> **Work request**:
Output only the lines from the one holding "class: Mammalia" to the end of the data below, please, copied exactly.

Items listed in a dataset
- - - -

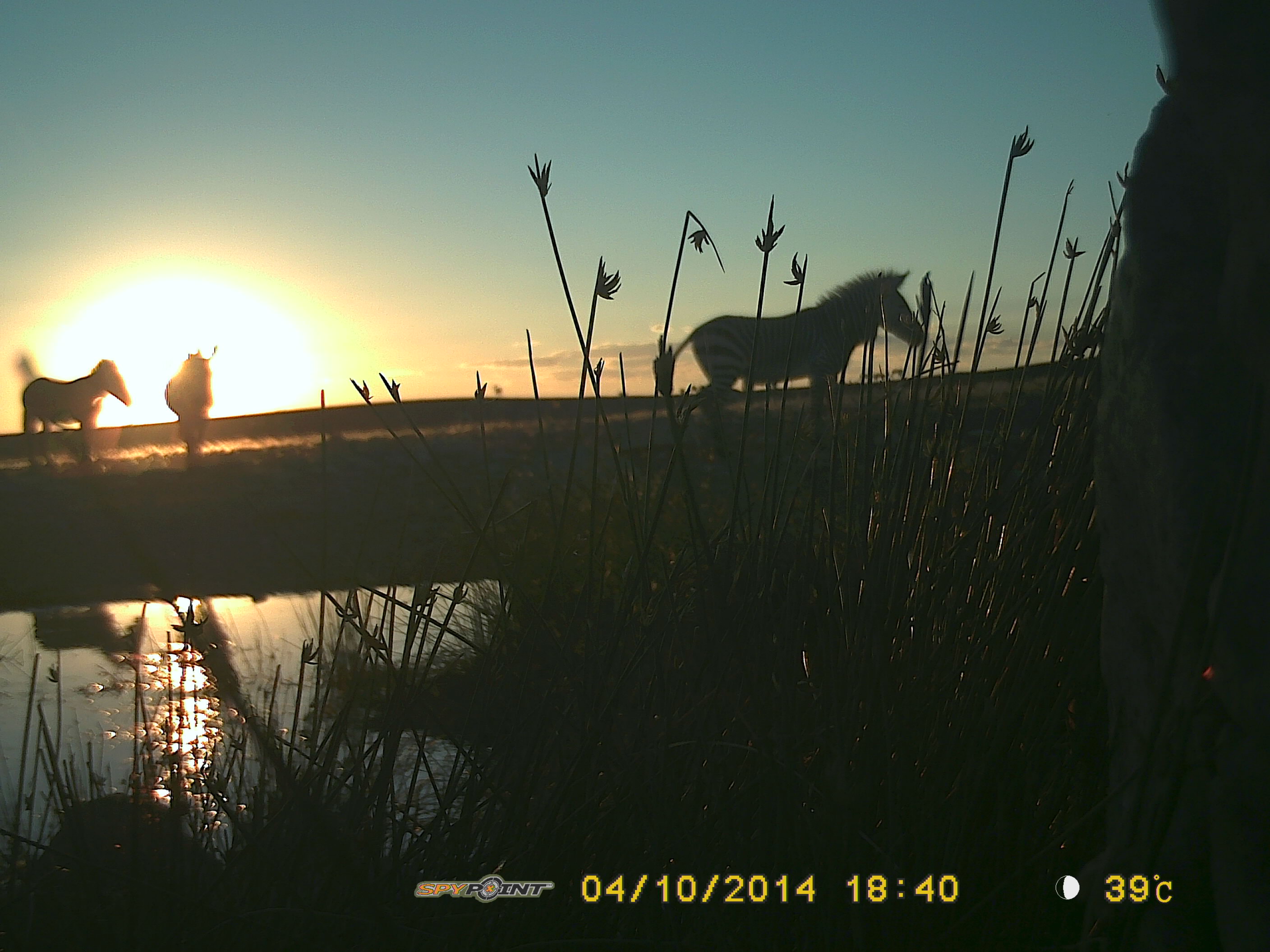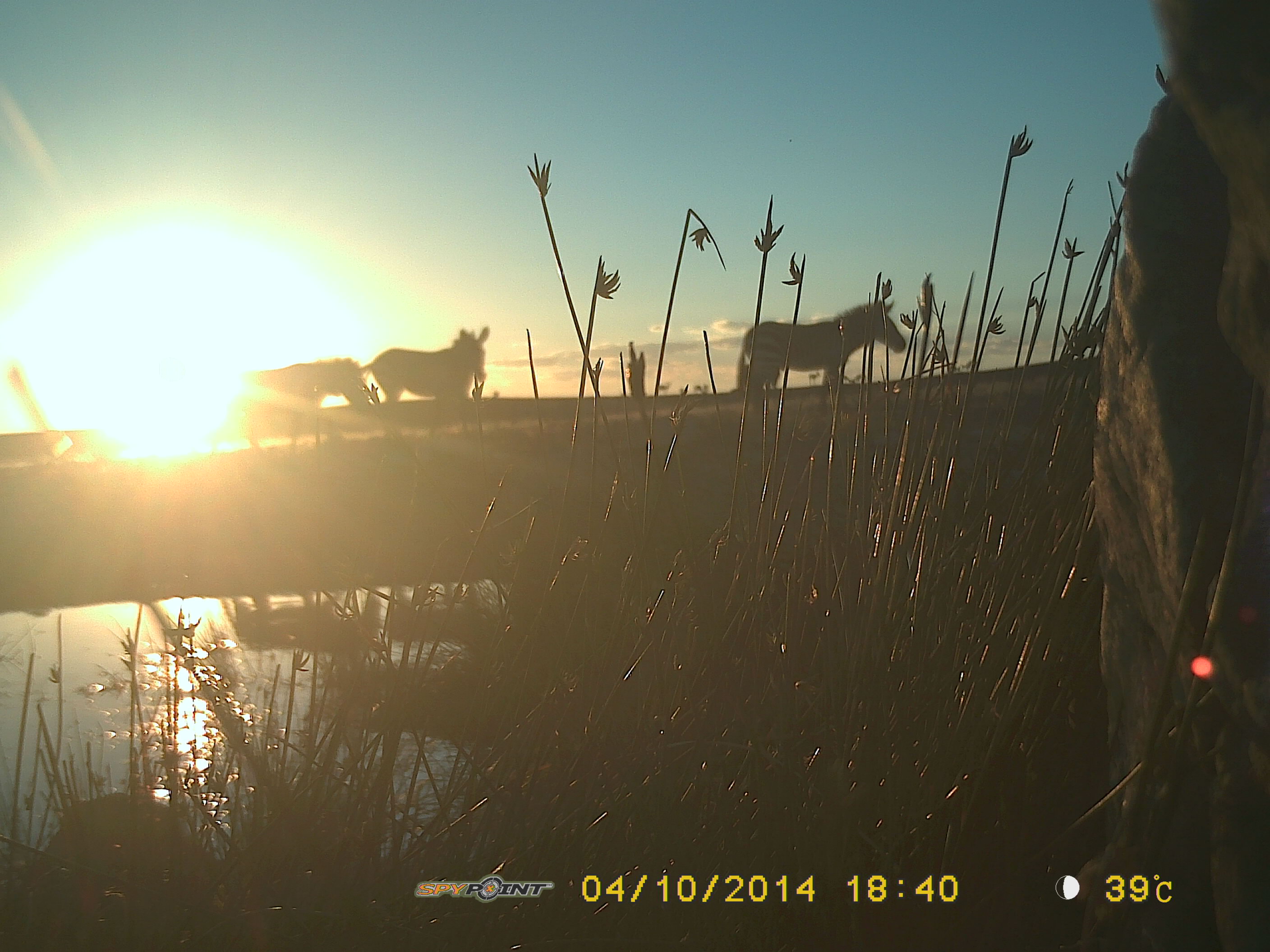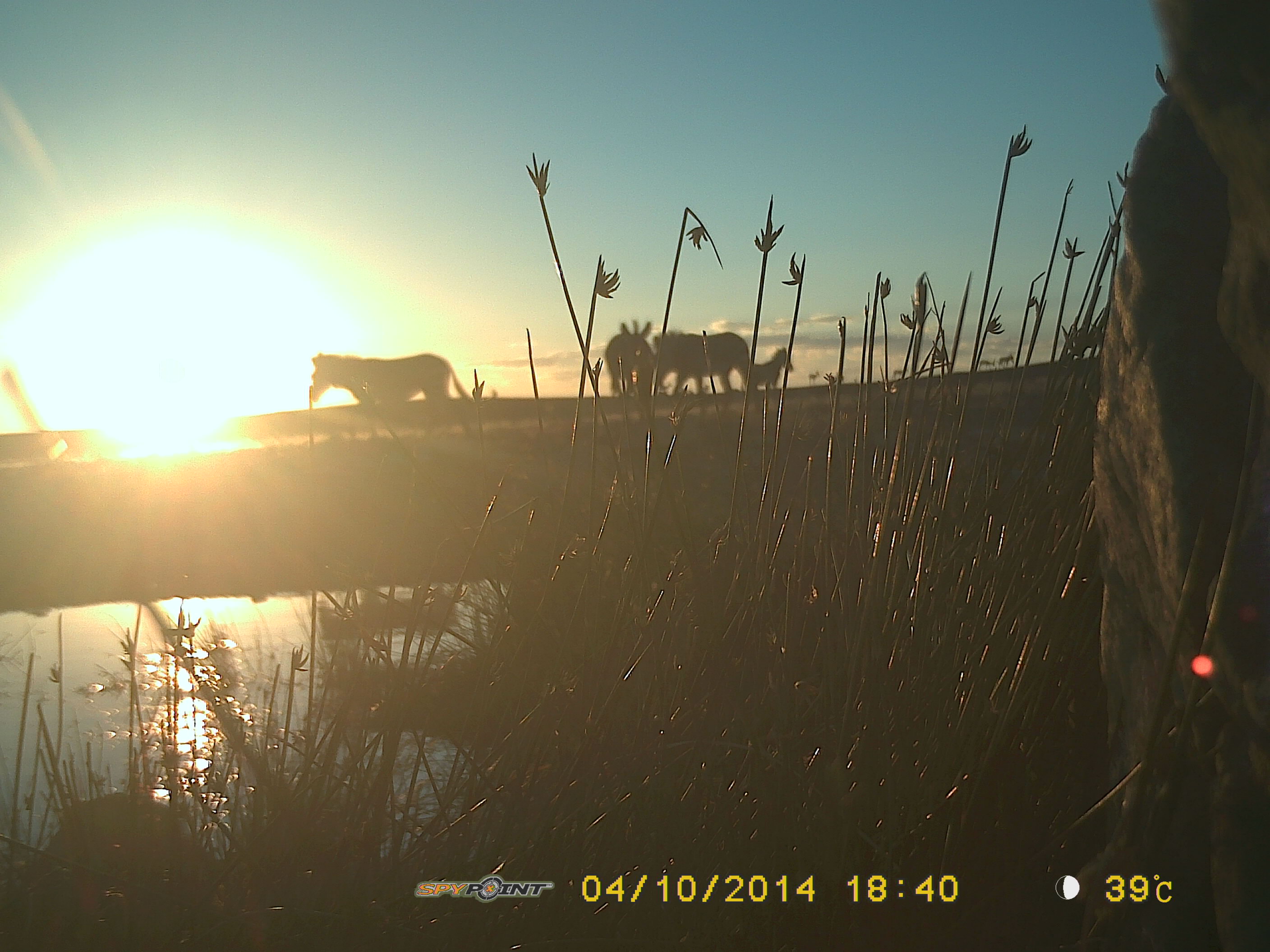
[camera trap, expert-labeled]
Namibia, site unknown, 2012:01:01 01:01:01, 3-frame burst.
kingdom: Animalia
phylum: Chordata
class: Mammalia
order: Perissodactyla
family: Equidae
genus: Equus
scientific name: Equus zebra hartmannae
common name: hartmann's mountain zebra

- - - -

> **Result for this exercise**:
class: Mammalia
order: Perissodactyla
family: Equidae
genus: Equus
scientific name: Equus zebra hartmannae
common name: hartmann's mountain zebra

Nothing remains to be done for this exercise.